### DATA SUPPLIED

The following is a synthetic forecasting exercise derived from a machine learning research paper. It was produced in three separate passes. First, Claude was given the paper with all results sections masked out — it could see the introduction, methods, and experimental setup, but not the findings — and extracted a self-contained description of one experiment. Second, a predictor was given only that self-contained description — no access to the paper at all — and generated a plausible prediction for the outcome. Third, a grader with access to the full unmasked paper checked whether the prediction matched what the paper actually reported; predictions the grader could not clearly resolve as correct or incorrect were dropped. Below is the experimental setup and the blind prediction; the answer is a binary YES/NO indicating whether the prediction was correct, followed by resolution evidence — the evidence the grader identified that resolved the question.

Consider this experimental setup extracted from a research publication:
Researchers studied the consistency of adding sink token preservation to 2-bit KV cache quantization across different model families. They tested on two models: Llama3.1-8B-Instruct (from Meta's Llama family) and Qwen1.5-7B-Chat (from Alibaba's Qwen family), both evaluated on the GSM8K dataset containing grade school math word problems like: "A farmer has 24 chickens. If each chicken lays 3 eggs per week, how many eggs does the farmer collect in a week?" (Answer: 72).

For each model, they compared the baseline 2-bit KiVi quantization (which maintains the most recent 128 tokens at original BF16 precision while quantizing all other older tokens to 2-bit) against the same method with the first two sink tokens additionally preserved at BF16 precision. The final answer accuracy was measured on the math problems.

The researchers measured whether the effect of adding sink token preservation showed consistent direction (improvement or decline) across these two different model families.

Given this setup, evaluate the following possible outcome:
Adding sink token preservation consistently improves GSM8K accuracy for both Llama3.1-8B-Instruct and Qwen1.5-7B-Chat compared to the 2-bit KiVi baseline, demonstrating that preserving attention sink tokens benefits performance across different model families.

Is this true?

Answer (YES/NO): NO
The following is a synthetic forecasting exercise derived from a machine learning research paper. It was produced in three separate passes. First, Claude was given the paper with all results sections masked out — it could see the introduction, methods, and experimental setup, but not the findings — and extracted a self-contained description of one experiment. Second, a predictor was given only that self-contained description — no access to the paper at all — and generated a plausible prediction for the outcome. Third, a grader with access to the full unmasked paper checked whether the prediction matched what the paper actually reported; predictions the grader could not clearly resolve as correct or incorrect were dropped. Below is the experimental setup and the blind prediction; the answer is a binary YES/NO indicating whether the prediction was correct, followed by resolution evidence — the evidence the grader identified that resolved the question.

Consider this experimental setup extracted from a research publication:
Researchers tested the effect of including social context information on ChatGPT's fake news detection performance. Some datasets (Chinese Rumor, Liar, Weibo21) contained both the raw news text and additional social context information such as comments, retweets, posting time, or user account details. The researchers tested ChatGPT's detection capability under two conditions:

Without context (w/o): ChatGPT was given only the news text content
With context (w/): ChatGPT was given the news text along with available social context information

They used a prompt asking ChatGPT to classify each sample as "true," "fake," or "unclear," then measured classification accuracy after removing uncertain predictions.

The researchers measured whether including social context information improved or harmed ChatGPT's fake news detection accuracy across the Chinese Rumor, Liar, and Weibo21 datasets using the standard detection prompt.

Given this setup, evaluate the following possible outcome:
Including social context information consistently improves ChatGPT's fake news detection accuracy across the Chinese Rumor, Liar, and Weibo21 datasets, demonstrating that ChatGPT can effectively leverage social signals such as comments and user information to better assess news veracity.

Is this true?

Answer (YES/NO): NO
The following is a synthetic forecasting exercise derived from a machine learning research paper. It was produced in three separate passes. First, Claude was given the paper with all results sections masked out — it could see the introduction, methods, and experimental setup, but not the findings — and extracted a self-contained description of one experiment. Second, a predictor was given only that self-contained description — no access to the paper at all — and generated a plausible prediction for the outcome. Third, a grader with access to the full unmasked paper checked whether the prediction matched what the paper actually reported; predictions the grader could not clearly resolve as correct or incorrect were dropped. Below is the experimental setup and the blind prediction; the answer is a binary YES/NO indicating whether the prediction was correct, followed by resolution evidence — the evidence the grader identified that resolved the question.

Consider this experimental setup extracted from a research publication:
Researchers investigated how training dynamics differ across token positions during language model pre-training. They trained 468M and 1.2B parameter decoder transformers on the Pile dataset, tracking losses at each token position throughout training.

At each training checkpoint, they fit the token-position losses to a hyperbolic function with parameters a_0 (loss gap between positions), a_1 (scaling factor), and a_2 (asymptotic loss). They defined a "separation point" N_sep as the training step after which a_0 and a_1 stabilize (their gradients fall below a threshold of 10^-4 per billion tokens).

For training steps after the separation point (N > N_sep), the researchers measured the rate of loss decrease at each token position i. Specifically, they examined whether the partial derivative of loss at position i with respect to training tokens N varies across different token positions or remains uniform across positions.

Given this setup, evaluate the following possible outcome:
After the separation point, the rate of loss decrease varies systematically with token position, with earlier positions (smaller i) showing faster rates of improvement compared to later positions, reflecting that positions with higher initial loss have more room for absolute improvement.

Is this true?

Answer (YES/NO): NO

######

• EXERCISE PROMPT: All of the records above need to be printed again exactly as they appear.

• ANSWER FOR THIS EXERCISE:
The following is a synthetic forecasting exercise derived from a machine learning research paper. It was produced in three separate passes. First, Claude was given the paper with all results sections masked out — it could see the introduction, methods, and experimental setup, but not the findings — and extracted a self-contained description of one experiment. Second, a predictor was given only that self-contained description — no access to the paper at all — and generated a plausible prediction for the outcome. Third, a grader with access to the full unmasked paper checked whether the prediction matched what the paper actually reported; predictions the grader could not clearly resolve as correct or incorrect were dropped. Below is the experimental setup and the blind prediction; the answer is a binary YES/NO indicating whether the prediction was correct, followed by resolution evidence — the evidence the grader identified that resolved the question.

Consider this experimental setup extracted from a research publication:
Researchers studied the consistency of adding sink token preservation to 2-bit KV cache quantization across different model families. They tested on two models: Llama3.1-8B-Instruct (from Meta's Llama family) and Qwen1.5-7B-Chat (from Alibaba's Qwen family), both evaluated on the GSM8K dataset containing grade school math word problems like: "A farmer has 24 chickens. If each chicken lays 3 eggs per week, how many eggs does the farmer collect in a week?" (Answer: 72).

For each model, they compared the baseline 2-bit KiVi quantization (which maintains the most recent 128 tokens at original BF16 precision while quantizing all other older tokens to 2-bit) against the same method with the first two sink tokens additionally preserved at BF16 precision. The final answer accuracy was measured on the math problems.

The researchers measured whether the effect of adding sink token preservation showed consistent direction (improvement or decline) across these two different model families.

Given this setup, evaluate the following possible outcome:
Adding sink token preservation consistently improves GSM8K accuracy for both Llama3.1-8B-Instruct and Qwen1.5-7B-Chat compared to the 2-bit KiVi baseline, demonstrating that preserving attention sink tokens benefits performance across different model families.

Is this true?

Answer (YES/NO): NO
The following is a synthetic forecasting exercise derived from a machine learning research paper. It was produced in three separate passes. First, Claude was given the paper with all results sections masked out — it could see the introduction, methods, and experimental setup, but not the findings — and extracted a self-contained description of one experiment. Second, a predictor was given only that self-contained description — no access to the paper at all — and generated a plausible prediction for the outcome. Third, a grader with access to the full unmasked paper checked whether the prediction matched what the paper actually reported; predictions the grader could not clearly resolve as correct or incorrect were dropped. Below is the experimental setup and the blind prediction; the answer is a binary YES/NO indicating whether the prediction was correct, followed by resolution evidence — the evidence the grader identified that resolved the question.

Consider this experimental setup extracted from a research publication:
Researchers tested the effect of including social context information on ChatGPT's fake news detection performance. Some datasets (Chinese Rumor, Liar, Weibo21) contained both the raw news text and additional social context information such as comments, retweets, posting time, or user account details. The researchers tested ChatGPT's detection capability under two conditions:

Without context (w/o): ChatGPT was given only the news text content
With context (w/): ChatGPT was given the news text along with available social context information

They used a prompt asking ChatGPT to classify each sample as "true," "fake," or "unclear," then measured classification accuracy after removing uncertain predictions.

The researchers measured whether including social context information improved or harmed ChatGPT's fake news detection accuracy across the Chinese Rumor, Liar, and Weibo21 datasets using the standard detection prompt.

Given this setup, evaluate the following possible outcome:
Including social context information consistently improves ChatGPT's fake news detection accuracy across the Chinese Rumor, Liar, and Weibo21 datasets, demonstrating that ChatGPT can effectively leverage social signals such as comments and user information to better assess news veracity.

Is this true?

Answer (YES/NO): NO
The following is a synthetic forecasting exercise derived from a machine learning research paper. It was produced in three separate passes. First, Claude was given the paper with all results sections masked out — it could see the introduction, methods, and experimental setup, but not the findings — and extracted a self-contained description of one experiment. Second, a predictor was given only that self-contained description — no access to the paper at all — and generated a plausible prediction for the outcome. Third, a grader with access to the full unmasked paper checked whether the prediction matched what the paper actually reported; predictions the grader could not clearly resolve as correct or incorrect were dropped. Below is the experimental setup and the blind prediction; the answer is a binary YES/NO indicating whether the prediction was correct, followed by resolution evidence — the evidence the grader identified that resolved the question.

Consider this experimental setup extracted from a research publication:
Researchers investigated how training dynamics differ across token positions during language model pre-training. They trained 468M and 1.2B parameter decoder transformers on the Pile dataset, tracking losses at each token position throughout training.

At each training checkpoint, they fit the token-position losses to a hyperbolic function with parameters a_0 (loss gap between positions), a_1 (scaling factor), and a_2 (asymptotic loss). They defined a "separation point" N_sep as the training step after which a_0 and a_1 stabilize (their gradients fall below a threshold of 10^-4 per billion tokens).

For training steps after the separation point (N > N_sep), the researchers measured the rate of loss decrease at each token position i. Specifically, they examined whether the partial derivative of loss at position i with respect to training tokens N varies across different token positions or remains uniform across positions.

Given this setup, evaluate the following possible outcome:
After the separation point, the rate of loss decrease varies systematically with token position, with earlier positions (smaller i) showing faster rates of improvement compared to later positions, reflecting that positions with higher initial loss have more room for absolute improvement.

Is this true?

Answer (YES/NO): NO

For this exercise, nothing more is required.